Canadian C6 GPMG. (DND photo)

The Canadian government will purchase 1148 new C6A1 FLEX General Purpose Machine Guns from Colt Canada, Defence Minister Harjit Sajjan announced Wednesday.

The current C6 machine guns were procured over 30 years ago. Some have been removed from service due to wear and tear and others are reaching the end of their service life, according to the Canadian military.

The new C6A1 FLEX (flexible) is designed to be carried by soldiers or attached to vehicles such as the new Tactical Armoured Patrol Vehicle. The new machine gun will feature a durable polymer butt stock instead of the current wooden style, according to the Canadian Forces. Additionally, soldiers will be able to attach pointing devices and optical sighting systems to the new weapon to help increase their operational effectiveness.

Sounds good, right? Not so fast:

On the face of it this is a good news story. The C6, a 7.62-mm is a fully-automatic, air-cooled, gas- and spring-operated medium machine gun that is well liked by the troops of the many western nations which use some version of this weapon. Based on the Fabrique Nationale (FN) MAG it has been used by more than 80 countries, and is made under licence in several countries, most notably the USA where it is known as the M240. It is many ways the standard machine gun, used by all our allies.

A closer look suggests that this announcement reveals everything that is wrong with Canadian defence procurement.

For our $32.1 million we get 1148 new C6A1 machine guns (with cleaning and repair kits, spare parts and carrying slings), 13 jobs which it seems reasonable to assume are for the length of the contract, i.e. two years, and a production line including engineering validation and certifications. Or perhaps more accurately, Colt Canada gets a production line at the Colt Canada plant.

Even if we accept that the implied a cost of nearly $28,000 per weapon should be informed by the fact that about one-quarter of the contract cost goes toward setting up a production line it still means that each weapon is costing almost $21,000 each.

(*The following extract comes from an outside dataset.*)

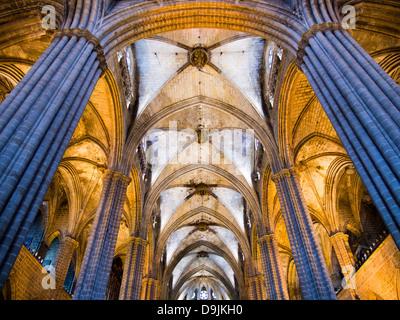 Interno della Santa Eulalia cattedrale nel quartiere Gotico di Barcellona, Spagna 1 Foto Stock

The price of the equivalent US weapon, the M240, is somewhere between $6,600 US and $9,200 US depending on which model is being purchased. This means that, at current exchange rates, if we were to purchase the weapons from FN’s U.S.plant they would cost us about $10,000 each, in Canadian dollars. This in turn suggests that we would save at least $12,628,000. If you assume that in this case we don’t have to buy Colt Canada a new production line it works out to a savings of almost $20 million dollars.

This is the real cost of those 13 jobs for 2 years, over $750,000 for each job per year.

One would think that jobs that cost taxpayers $750,000 per year would raise questions.

Questions like; do we need to make our own machine guns, especially when we consider that they are almost universally available from a number of our allies and that we have the proven ability to maintain them ourselves?

So, it’s not just that we can’t buy ships or fighter aircraft at a competitive price — because our politicians are addicted to using military spending for partisan purposes — we can’t even buy a slight variant on a bog-standard infantry support weapon without paying through the nose.

H/T to MILNEWS.ca for the link (perhaps we should consider changing that standard section heading from “What’s Canada Buying?” to “What’s Canada subsidizing in the form of procurement?” or “What’s Canada being robbed blind over now?”)

2 Comments

  1. Thanks for the mention, and LOVE the potential section rename ideas – “defence subsidy trough” is such a harsh term, right? 🙂

    Comment by MILNEWS.ca — August 4, 2017 @ 07:38

  2. My pleasure. I’m impressed with your ability to keep a dispassionate tone in your section headings!